(Saved entries)
= = = = =
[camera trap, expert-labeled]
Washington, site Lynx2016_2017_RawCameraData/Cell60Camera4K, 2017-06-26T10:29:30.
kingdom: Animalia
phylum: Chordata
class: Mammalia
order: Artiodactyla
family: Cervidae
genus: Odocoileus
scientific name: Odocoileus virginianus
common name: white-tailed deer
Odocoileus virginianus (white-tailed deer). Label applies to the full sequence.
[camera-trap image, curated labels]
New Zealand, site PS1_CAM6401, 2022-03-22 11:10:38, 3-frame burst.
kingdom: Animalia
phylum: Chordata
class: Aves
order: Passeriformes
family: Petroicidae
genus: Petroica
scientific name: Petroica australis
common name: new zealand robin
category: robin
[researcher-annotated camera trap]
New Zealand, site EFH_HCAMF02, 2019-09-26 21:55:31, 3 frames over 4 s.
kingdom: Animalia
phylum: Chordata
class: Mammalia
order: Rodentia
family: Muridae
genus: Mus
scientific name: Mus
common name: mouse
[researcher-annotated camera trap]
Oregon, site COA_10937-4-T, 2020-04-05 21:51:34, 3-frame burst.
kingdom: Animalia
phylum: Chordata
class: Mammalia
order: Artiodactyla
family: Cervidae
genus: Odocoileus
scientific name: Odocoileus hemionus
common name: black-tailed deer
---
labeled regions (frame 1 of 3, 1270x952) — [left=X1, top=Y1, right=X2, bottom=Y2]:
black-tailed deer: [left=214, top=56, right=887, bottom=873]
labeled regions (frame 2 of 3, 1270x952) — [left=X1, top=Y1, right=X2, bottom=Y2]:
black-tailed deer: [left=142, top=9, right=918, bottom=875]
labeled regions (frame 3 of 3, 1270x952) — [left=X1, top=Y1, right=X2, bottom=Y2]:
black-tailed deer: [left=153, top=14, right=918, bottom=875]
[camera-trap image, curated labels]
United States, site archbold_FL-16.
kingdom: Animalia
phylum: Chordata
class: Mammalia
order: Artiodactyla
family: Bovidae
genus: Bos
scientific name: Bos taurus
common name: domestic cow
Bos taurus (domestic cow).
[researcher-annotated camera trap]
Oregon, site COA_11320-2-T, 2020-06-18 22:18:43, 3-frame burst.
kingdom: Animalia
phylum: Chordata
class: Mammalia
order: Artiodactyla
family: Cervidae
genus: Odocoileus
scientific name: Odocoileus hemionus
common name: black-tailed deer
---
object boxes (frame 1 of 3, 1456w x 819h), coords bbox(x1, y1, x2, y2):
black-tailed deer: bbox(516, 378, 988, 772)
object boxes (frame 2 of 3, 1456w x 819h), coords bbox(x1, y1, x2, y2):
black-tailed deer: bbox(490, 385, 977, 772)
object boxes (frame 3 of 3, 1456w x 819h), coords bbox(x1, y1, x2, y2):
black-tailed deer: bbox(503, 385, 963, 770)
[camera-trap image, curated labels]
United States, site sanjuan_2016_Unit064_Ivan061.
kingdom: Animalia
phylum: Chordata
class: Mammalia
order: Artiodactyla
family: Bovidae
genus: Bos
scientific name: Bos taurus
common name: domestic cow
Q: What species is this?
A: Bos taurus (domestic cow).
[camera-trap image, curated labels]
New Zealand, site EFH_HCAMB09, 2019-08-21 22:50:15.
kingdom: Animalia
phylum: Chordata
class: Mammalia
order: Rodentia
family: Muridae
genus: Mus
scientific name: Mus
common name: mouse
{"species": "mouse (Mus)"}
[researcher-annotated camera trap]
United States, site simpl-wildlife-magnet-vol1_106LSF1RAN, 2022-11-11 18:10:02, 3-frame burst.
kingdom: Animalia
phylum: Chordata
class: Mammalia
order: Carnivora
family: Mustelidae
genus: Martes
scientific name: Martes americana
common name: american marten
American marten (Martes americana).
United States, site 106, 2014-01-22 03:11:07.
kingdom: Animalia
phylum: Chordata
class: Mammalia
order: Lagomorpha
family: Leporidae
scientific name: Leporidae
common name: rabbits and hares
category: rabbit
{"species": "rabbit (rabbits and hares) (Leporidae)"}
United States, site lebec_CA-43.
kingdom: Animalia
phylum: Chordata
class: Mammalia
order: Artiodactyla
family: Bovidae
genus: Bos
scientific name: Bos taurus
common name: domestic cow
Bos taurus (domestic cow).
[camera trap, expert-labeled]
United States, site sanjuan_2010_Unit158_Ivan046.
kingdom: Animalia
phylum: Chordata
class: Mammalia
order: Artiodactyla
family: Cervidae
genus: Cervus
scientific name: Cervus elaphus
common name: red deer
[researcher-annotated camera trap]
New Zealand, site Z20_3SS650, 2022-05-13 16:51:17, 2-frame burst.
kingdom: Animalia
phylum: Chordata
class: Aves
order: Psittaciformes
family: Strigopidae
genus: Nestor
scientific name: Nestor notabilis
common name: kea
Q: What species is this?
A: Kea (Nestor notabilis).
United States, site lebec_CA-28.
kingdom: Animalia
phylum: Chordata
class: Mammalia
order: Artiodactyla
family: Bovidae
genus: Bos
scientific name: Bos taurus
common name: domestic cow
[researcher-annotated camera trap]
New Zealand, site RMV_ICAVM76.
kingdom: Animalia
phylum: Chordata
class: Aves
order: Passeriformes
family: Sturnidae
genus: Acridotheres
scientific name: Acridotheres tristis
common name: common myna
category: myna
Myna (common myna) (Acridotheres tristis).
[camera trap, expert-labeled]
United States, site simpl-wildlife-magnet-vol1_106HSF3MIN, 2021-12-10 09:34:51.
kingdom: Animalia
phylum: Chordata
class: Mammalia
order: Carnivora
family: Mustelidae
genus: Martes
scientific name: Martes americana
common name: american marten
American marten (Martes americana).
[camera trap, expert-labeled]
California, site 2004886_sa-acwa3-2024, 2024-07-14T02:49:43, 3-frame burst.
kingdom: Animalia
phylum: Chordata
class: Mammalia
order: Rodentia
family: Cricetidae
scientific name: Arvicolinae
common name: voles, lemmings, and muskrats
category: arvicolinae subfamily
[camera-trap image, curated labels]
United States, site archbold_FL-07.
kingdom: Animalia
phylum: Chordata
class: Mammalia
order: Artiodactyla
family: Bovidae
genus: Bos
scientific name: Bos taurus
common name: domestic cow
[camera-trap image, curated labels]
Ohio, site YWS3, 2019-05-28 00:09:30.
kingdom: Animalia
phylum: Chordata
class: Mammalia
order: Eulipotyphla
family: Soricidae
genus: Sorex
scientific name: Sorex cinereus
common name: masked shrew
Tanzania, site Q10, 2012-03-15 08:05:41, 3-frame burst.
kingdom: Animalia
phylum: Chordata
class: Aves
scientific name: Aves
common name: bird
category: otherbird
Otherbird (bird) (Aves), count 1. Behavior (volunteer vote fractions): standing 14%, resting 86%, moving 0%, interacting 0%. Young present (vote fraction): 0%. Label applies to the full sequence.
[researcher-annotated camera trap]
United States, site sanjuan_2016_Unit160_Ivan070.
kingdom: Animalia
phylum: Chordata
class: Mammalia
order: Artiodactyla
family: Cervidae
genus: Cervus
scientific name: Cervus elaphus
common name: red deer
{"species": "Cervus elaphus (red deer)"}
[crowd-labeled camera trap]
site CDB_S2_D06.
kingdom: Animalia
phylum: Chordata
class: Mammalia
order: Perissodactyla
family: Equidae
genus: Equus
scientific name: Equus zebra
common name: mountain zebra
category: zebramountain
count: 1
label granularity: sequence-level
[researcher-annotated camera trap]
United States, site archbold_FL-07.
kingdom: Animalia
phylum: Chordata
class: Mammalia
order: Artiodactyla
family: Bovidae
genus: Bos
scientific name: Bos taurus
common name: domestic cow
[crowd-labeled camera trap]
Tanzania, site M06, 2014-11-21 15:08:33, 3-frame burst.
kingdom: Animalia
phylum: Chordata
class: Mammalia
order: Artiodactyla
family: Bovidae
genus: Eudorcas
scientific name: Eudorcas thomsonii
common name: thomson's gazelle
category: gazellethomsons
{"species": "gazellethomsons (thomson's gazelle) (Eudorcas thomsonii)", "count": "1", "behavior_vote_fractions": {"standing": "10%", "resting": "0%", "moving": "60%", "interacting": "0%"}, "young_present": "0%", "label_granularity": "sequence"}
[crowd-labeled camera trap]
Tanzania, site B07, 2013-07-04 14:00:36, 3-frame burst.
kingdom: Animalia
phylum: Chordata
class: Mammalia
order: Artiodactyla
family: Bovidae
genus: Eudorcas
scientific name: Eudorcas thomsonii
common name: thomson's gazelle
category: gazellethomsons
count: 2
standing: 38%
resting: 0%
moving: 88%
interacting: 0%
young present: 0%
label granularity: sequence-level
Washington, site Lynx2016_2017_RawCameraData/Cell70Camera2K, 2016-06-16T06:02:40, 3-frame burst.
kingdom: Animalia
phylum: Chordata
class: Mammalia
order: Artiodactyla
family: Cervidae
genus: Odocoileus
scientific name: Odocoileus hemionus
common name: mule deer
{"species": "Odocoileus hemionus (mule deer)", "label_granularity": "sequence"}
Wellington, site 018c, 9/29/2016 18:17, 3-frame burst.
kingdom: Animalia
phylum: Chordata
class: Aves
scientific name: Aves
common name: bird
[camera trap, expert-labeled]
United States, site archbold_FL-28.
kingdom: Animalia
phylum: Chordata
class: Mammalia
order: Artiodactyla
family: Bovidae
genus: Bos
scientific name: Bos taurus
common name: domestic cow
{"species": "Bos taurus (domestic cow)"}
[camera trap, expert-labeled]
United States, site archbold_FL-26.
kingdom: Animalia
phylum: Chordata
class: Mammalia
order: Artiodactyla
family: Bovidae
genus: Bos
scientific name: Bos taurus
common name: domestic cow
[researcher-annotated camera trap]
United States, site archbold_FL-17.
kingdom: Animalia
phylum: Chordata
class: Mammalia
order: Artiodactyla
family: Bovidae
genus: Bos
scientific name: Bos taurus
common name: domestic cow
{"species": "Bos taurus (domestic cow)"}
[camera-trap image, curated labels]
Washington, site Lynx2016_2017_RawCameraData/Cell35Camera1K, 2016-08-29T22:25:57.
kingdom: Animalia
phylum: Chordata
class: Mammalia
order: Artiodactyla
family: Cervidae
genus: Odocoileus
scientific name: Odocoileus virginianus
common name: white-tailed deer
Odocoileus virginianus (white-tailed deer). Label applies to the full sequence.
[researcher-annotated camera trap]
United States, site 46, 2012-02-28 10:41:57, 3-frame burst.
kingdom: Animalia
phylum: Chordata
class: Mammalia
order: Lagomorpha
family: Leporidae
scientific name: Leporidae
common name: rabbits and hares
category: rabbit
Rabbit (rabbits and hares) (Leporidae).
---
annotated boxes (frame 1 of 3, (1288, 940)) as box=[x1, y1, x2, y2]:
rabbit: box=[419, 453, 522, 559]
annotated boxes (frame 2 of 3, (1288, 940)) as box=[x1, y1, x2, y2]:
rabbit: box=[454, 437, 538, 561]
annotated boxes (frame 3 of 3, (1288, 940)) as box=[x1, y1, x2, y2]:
= = = = =
AIM OF THE EXERCISE —
How many lines in the records above hold the string "Tanzania"? Only the number is wanted.

RESPONSE TO THIS TASK —
3